___ Excerpt provided
Thus we come to the point where the pain and suffering seem to come to an end in what feels like death to us. The Paschal Triduum can actually take us through a process of death and dying where we relive the hurts and losses that we have encountered in life. It is not easy because we can start to feel a deep loneliness and isolation. The emptiness feels too present and we look to ways in which we can avoid it. Even on Good Friday, there can be a rush to turn on the TV and watch the footy or undertake some other activity to avoid this deep absence which descends upon us. This is the liminal space in which everything changes and in which the absence transforms us. Holy Saturday is probably the most misunderstood of our days. There are very few actions but only a deep silence which falls upon us. The tabernacle is empty, the altar is bare, the Church echoes and our souls cry out for meaning. The very person we hoped to solve it for us has left the stage and leaves us with ourselves. This great scandal feels bereft of hope, lacking faith and challenging all that we love. This is the moment when we are called to be most present to the absence.
It is from this space that we encounter Easter Morning but not in the way we expect. The empty tomb says that he has risen but yet we do not see him. This is the beginning of a new life in which he reaches out to us from the very place in which we experienced the deep emptiness, loneliness and sadness. The place where we encountered our deepest fears and our darkest night. Yet it is from that place that he draws us forth into the light and walks with us on the way. He encounters us as we are and travels along the pilgrim way. Easter is no longer just about what we want but discovering who we belong to. The question that we now ask is whose am I and how will I live my life. The question is now no longer whose life is it but rather whose am I?

19 Mar 2018

Who are you looking for?

I remember reading a review of Mel Gibson's "The Passion" which was shown in cinemas over ten years ago. It was a very powerful account of the journey of Jesus on his road to Calvary. It recounted these important events that happened to Jesus but in many ways left you with the same impression of him that you had when you first went to see the movie. If he was just to be judged as a good man, this was an awful and unjust punishment to any human being, if you saw him as God and man then you wondered on how this redemptive action encounters our own suffering.  It focused on the events surrounding Jesus rather than actually encountering the person.
Yet Holy Week encounters us as not just a retelling of the suffering, death and resurrection of Christ as though it was a documentary but rather it calls us to encounter the person of Jesus when we seem powerless and unable to change the course of the events. There is poverty which wishes we could fix it up or choose another way and yet we experience this is as people deeply moved by what unfolds. There is a desire to encounter the person who is at the heart of this event more than the events that surround him. We long to meet the person who invites us to journey with him to the Cross.
This is not just a call to feel particularly pious but rather to live his story in our own flesh and in our own world. We know how easy it is to view the suffering of others vicariously and to wonder how this comes to be in our own age. Why has the war in Syria dragged on for so long, how did the events of child abuse unfold in the Church and other institutions and people stay silent for so long, how do we allow peoples lives to suffer the indignity of life in refugee camps and offshore detention centres? These are only a few of the stories which can bring us to silence and yet in the midst of these stories we can either respond in rage or in love. The choice that Jesus made was that his life was transformed completely by the loving relationship he had with the Father. He surrendered his whole life to this relationship which formed and sustained him. I think this is the underlying story of this week. We need to keep our eyes on Jesus. For us, forgiveness is a person!
______
___ Record excerpts
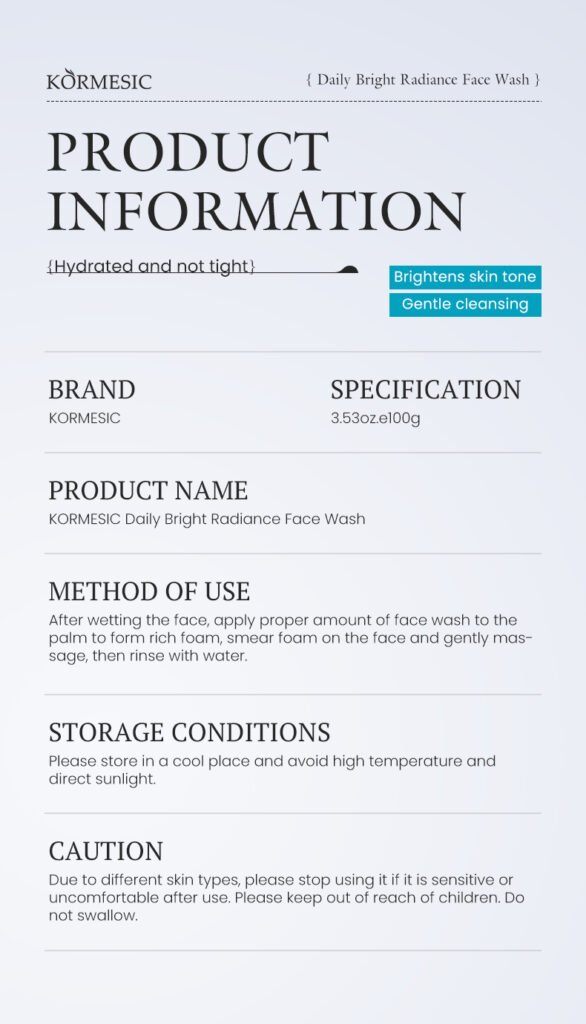 KORMESIC

{ Daily Bright Radiance Face Wash }

PRODUCT INFORMATION

{Hydrated and not tight}

Brightens skin tone

Gentle cleansing

BRAND
KORMESIC

SPECIFICATION
3.53oz.e100g

PRODUCT NAME
KORMESIC Daily Bright Radiance Face Wash

METHOD OF USE
After wetting the face, apply proper amount of face wash to the palm to form rich foam, smear foam on the face and gently massage, then rinse with water.

STORAGE CONDITIONS
Please store in a cool place and avoid high temperature and direct sunlight.

CAUTION
Due to different skin types, please stop using it if it is sensitive or uncomfortable after use. Please keep out of reach of children. Do not swallow.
______
▶ **Tasks for this exercise**
- A) Transcribe word for word the portion of the Holy Week reflection that begins with the words "Yet Holy Week" and ends with "to the Cross.".
- B) Write the next part of the Holy Week reflection, picking up right after its final sentence.

▶ **Exercise responses**
- A)
Yet Holy Week encounters us as not just a retelling of the suffering, death and resurrection of Christ as though it was a documentary but rather it calls us to encounter the person of Jesus when we seem powerless and unable to change the course of the events. There is poverty which wishes we could fix it up or choose another way and yet we experience this is as people deeply moved by what unfolds. There is a desire to encounter the person who is at the heart of this event more than the events that surround him. We long to meet the person who invites us to journey with him to the Cross.

- B)
12 Mar 2018

Our hearts are made for God and they will not rest until they rest in thee!

How is our Lent going? We have just celebrated Laudate Sunday and we are half way to Easter. This can be the very time when our prayer, fasting and almsgiving can start to feel burdensome. We wonder whether it is doing us any good and whether we are coming closer to Christ in the midst of what seems to be a relentless toil. We wonder whether what we have been doing makes a difference to us or to anybody else. Yet the important message is don't give up. Sometimes when we are tired we start to focus more on what we are doing rather than who we are doing it with. This movement into a deeper relationship with Christ is at the heart of all our Lenten discipline. It may be time to have a little Examin of who is at the heart of it all.
Our prayer seeks to be an encounter with God in which we raise two questions: who am I and whose am I? These two questions are not just onesided or ones which demand a simple response. In essence, we are called to encounter God as ourselves, not as someone else. While many spiritual guides can help us to go deeper into this relationship they cannot do it for us. They can accompany to tell us what they encountered so that we can have reference points for our own journey. It is only by encountering Jesus as we are that we can discover Jesus as he is.
Our fasting emerges out of this relationship. There are times wherein meeting God we can discover a deep emptiness that needs to be filled. There can be a temptation here to fill that emptiness by our own efforts and to meet our own appetites for wholeness. We can become afraid of that place where we disappear into an empty cave which seems to resound with our own voice. We can start to feel deeply fearful in this place and long to escape from this radical encounter. So because we fear to be in that place we fill it with noise, activity or stuff. As long as we do not have to experience this emptiness we can point to what we are doing, what we are in control of and things we own to show that my life has substance and meaning. Yet what we discover, is that these lessen our ability to hear the voice of God. In fact, when you look at many of the saints they would visit the cave so that they could hear God more clearly and discover what it was to be themselves. When we fast we discover a deeper meaning to be who are called to be.
It is from this place that we give our lives to others through Almsgiving. This is not just giving what is left over but rather a discovery that what I have is valuable to others. My life is not just my own. I have been gifted to bring life to others. This emerges not just as something I give away but rather a surrender to who I am called to be. By a surrender of my life to God, we discover that our lives are called to a deeper communion which is not just based on my effort but on God's grace which enables me to accomplish more than I can imagine.

5 Mar 2018

Are our lives centred on God?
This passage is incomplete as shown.